Poor Mr Grinling should perhaps write to the Tory minister responsible for ‘levelling up’. It seems only fair that neglected workers in the far north should have access to workplace facilities – like a decent canteen – that their comrades in the southern metropolis take for granted.

Talking of levelling up, or maybe more accurately paving over, wasn’t that a superb letter in the Groat the other week? Thurso’s Ian McElroy has revealed ‘a new way of looking into the past’ which entails closer scrutiny of the burgeoning minefields of potholes across the county.

It seems all sorts of goodies are emerging: Roman artefacts, Samian pottery, Viking brooches, you name it… McElroy joked it could lead to the council designating them as sites of special archaeological interest and, as such, they would have to be protected for future generations. All tongue-in-cheek, of course!

I think his letter had something to do with the spat between our elected representatives and their frustrated critics who argue that we in the north have been forgotten.
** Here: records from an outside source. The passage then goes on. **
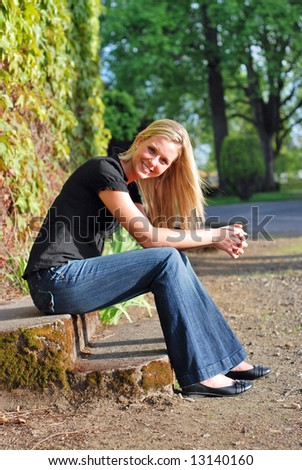 Attractive young blond woman casually dressed smiling at the camera sitting on some stone steps in golden evening light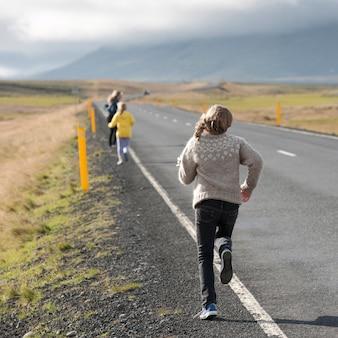 田舎の高速道路のそばを走っている女の子たち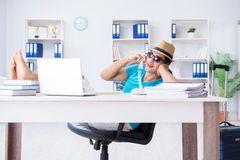 The businessman preparing for vacation in the office. Businessman preparing for vacation in the office Stock Images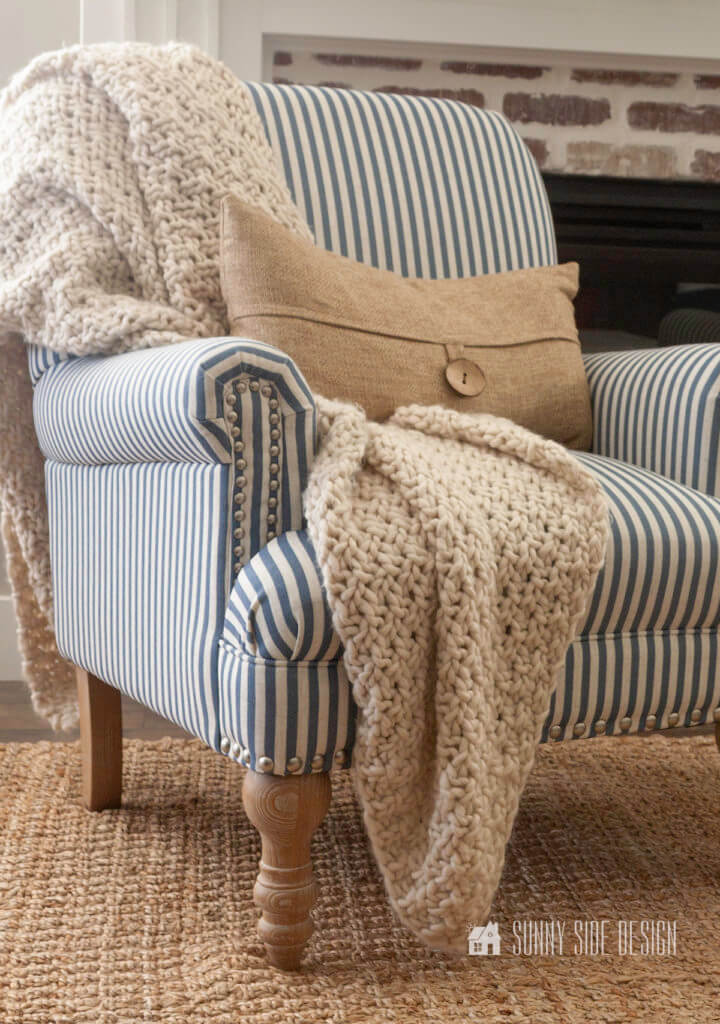 Cozy Fall Home Decor Ideas. Blue and white striped chair with a chunky natural knit throw, in front of the fireplace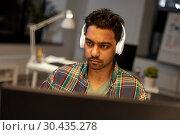 Купить «creative man with headphones working at office», фото № 30435278, снято 24 января 2018 г. (c) Syda Productions / Фотобанк Лори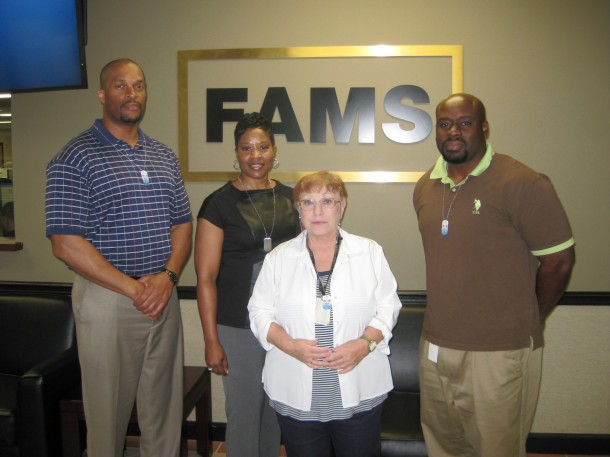 FAMS employees in Georgia show off their donor dog tags. (From left to right): Sharn Fuller (veteran), Cheryl Parks (veteran), Ann  Katz (mother of veterans) and Benjamin Smith (veteran).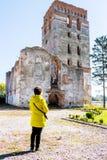 En kvinna i ett gult omslag ser den gamla building_en för den förstörda templet royaltyfria foton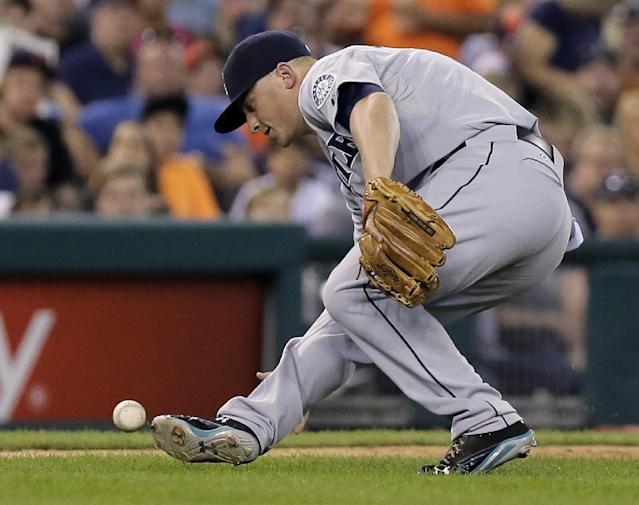 Seattle Mariners third baseman Kyle Seager slips while trying to field a ground ball hit by Detroit Tigers' Eugenio Suarez during the sixth inning of a baseball game Saturday, Aug. 16, 2014, in Detroit. Suarez was credited with a single on the play. (AP Photo/Duane Burleson)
McElroy may have used the phrase ‘Highland Council doesn’t give much of a toss about us up here’.

It must be a thankless task being a councillor nowadays, especially when decisions appear to be made far from home with outcomes – if, indeed, there are any – that do little to redress the priorities of the community.

I was reminded of another great leveller the other day with the very sad news of the sudden death of a former colleague. She had not long retired. Life can seem so cruel and unfair at times. Was it too much to expect after a long career caring for others that she could enjoy some welcome respite for herself?

And then news of a bleak cancer prognosis for someone else I know. What an unimaginable dilemma. People to tell, preparations to be made… Just how does one dig deep to find some sort of inner resolve to come to terms with something none of us would want to confront?

When the Orkney poet George Mackay Brown was given his own cancer diagnosis, he once explained to friends that we are all dying, only some faster than others. It does put life in perspective. I must moan and feel sorry for myself less often.

I think that’s why I loved Carla’s school story about Mr Grinling so much. Think of all the kids in their classrooms up and down the land doing their lessons, learning to read and write, discovering the great big wide world and trying to make sense of it all.

The innocence of it – and the injustice when the scorries steal your sandwiches!